Rilee Many Bears

Personal information
- Native name: Iinomaahka
- Nationality: Siksika

Sport
- Country: Canada
- Sport: Running

= Rilee Many Bears =

 Rilee Many Bears is a Canadian-born First Nations runner from Siksika Nation, Alberta, a part of the Blackfoot Confederacy. Many Bears, now 22 years of age, was presented with the name Iinomaahka, meaning Running Buffalo, during a naming ceremony while the Siksika Nation celebrated his achievements in running.

== Personal life ==
Rilee Many Bears was raised in Siksika Nation, Alberta, on the reserve where he lives with his younger siblings, cousins, and his aunt, who has taken him in as her own. Rilee's father, Morris Many Bears, battled addiction and died on June 27, 2013, at the age of 37. Rilee suffered from depression since the passing of his father, but uses his diagnosis as motivation to continue running.

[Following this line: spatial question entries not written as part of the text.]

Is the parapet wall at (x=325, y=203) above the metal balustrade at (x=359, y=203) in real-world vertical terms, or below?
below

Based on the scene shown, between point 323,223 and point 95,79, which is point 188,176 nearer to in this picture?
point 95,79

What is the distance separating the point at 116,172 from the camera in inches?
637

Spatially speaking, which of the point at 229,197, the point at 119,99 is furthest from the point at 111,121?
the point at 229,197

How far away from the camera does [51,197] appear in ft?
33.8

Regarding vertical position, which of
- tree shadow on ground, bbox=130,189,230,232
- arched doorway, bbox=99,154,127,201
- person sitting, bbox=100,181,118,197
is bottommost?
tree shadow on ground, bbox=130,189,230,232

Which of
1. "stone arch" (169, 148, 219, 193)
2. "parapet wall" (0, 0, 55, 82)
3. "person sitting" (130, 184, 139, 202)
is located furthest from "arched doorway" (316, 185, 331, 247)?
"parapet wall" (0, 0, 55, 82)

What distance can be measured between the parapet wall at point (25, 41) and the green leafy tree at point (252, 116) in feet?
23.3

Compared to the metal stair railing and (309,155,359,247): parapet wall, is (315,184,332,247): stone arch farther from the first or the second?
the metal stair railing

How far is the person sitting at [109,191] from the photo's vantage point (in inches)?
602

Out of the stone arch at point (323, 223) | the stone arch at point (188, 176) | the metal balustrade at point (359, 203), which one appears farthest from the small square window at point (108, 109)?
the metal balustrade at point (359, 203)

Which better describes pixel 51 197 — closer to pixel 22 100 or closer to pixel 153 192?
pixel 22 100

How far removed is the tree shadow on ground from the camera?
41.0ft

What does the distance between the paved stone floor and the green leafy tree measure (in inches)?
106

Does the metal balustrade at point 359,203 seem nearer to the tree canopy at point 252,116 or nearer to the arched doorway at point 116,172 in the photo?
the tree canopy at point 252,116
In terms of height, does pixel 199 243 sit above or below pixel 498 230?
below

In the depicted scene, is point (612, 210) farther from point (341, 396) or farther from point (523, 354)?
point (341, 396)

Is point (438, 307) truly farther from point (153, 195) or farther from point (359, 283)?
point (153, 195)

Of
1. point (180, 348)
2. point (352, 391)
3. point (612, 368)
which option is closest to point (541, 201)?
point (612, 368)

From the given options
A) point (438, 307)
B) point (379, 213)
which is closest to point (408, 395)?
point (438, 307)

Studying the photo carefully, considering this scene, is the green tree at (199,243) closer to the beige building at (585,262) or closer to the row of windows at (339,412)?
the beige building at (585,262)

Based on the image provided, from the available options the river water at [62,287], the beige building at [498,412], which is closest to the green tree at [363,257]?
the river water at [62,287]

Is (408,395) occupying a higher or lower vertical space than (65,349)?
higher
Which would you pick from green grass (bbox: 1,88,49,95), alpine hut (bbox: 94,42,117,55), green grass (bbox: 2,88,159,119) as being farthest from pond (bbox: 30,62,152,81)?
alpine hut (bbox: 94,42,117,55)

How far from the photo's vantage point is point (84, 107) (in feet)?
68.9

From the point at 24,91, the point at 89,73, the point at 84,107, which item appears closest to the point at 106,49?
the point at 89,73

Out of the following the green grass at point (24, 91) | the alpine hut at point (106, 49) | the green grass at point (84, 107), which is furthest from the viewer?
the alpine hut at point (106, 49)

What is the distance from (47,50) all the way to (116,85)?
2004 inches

Rilee attended Bassano School about 53 km from Siksika Nation in Alberta. In high school, Rilee excelled in cross-country running and often represented his school in provincial competitions. Rilee trains at home, in Siksika Nation, as well as with the University of Calgary Track and Field Team. In 2016, Rilee was diagnosed with Wolf Parkinson's White Syndrome, a heart condition that causes a rapid heartbeat. He had it corrected with surgery and shortly after his recovery, he competed in the World Indigenous Games in Brazil.

== Achievements ==
Many Bears competed in the 2014 North American Indigenous Games in Regina, Saskatchewan, where he won gold in the 3,000m race, and bronze medals in both the 1,500m race and the 6 km cross country event.

Many Bears competed in the 2015 World Indigenous Games in Palmas, Tocantins, Brazil where he won the gold medal in the 8 km race.

In 2016, Many Bears became the first Siksika Nations member to complete the Boston Marathon.